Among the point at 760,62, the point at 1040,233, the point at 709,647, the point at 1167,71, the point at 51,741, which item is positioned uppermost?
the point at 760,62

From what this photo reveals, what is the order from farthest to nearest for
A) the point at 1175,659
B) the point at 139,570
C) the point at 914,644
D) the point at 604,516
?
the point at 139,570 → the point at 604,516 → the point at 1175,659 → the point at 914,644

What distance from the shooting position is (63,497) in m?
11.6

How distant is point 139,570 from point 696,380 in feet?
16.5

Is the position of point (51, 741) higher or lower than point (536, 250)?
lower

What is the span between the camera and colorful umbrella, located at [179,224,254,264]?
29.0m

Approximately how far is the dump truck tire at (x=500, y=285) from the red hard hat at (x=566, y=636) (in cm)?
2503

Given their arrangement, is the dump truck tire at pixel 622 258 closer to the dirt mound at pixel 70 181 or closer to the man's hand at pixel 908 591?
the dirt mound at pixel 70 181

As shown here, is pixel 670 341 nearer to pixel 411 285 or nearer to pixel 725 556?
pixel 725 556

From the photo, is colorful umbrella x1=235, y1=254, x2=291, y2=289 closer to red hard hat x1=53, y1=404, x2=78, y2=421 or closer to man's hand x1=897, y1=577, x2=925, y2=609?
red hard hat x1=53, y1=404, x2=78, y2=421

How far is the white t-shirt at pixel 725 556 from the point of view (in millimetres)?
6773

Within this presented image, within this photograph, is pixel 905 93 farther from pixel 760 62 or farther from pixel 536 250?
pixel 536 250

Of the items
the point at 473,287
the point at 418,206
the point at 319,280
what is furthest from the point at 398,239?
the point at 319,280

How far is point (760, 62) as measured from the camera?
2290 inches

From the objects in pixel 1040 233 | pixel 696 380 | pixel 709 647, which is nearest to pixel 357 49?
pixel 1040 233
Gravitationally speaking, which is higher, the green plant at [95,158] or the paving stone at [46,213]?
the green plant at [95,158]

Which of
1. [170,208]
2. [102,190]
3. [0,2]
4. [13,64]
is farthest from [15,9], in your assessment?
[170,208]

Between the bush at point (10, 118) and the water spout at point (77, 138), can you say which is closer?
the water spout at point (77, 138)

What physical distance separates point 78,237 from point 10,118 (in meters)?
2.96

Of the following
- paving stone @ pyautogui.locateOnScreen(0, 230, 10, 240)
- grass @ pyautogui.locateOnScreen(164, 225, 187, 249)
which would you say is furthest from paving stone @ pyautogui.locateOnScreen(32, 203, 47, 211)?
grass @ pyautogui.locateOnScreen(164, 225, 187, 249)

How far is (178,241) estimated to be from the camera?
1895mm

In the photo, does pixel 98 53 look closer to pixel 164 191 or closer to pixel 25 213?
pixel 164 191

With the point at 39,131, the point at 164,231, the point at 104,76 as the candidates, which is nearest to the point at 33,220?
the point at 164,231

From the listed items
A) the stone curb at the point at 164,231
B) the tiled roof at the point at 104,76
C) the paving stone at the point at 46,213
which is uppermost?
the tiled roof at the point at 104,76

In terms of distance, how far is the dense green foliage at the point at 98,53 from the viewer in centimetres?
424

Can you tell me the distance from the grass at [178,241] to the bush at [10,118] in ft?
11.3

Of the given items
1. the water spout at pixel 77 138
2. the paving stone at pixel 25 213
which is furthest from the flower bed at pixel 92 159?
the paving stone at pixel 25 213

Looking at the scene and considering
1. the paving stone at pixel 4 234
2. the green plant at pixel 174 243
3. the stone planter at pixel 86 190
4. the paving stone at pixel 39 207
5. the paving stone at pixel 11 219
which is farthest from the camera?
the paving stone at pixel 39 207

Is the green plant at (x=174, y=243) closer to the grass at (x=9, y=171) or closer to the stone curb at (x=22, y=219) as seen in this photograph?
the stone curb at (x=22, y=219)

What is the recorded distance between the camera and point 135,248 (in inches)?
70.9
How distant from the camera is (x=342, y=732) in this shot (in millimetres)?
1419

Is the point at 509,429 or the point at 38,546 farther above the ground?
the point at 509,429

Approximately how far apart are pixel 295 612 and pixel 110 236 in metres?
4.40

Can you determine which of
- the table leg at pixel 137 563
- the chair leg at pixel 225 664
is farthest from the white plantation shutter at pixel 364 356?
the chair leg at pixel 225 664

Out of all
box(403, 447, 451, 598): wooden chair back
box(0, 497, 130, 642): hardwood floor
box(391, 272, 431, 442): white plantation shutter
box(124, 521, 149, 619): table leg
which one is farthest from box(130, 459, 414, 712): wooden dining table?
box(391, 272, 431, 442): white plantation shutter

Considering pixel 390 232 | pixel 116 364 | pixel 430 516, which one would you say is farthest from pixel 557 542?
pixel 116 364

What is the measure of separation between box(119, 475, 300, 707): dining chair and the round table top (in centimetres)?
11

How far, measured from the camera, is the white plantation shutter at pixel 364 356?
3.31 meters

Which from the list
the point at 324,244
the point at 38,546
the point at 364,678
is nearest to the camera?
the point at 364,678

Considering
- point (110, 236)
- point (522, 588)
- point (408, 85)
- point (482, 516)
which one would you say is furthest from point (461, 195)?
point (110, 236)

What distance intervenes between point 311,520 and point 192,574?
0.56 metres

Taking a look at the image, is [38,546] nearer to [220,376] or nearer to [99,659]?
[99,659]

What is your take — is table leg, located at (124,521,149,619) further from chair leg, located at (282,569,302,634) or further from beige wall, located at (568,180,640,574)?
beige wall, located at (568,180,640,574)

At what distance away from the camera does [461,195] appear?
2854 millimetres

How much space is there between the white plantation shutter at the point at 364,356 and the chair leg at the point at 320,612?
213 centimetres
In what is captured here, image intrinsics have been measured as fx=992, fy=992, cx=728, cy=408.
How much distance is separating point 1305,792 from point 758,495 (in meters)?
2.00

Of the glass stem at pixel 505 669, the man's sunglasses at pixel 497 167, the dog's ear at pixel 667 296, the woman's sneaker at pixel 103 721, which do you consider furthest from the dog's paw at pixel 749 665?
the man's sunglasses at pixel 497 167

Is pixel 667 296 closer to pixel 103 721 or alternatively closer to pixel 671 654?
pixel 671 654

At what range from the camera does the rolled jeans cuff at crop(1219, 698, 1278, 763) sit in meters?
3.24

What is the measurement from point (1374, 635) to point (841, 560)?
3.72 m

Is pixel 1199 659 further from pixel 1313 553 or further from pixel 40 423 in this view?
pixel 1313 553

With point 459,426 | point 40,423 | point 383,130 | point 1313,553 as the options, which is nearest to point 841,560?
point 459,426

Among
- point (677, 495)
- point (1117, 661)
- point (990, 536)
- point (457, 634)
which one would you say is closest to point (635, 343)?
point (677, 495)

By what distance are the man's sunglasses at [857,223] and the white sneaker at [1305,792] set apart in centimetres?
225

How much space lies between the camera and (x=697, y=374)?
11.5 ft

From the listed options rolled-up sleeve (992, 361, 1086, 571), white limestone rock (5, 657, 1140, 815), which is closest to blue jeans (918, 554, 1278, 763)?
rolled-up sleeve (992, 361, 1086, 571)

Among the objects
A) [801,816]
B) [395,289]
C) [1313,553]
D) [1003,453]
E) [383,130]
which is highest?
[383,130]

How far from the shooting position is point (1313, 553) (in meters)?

Stated problem »
Copy the data again, starting with the line that contains "Among the objects" and going on through the end of the data, changing "shooting position" to "camera" and leaving everything else the same.

Solution »
Among the objects
A) [801,816]
B) [395,289]
C) [1313,553]
D) [1003,453]
E) [383,130]
which is highest?
[383,130]

How far from the camera is point (1313, 553) (in meters)?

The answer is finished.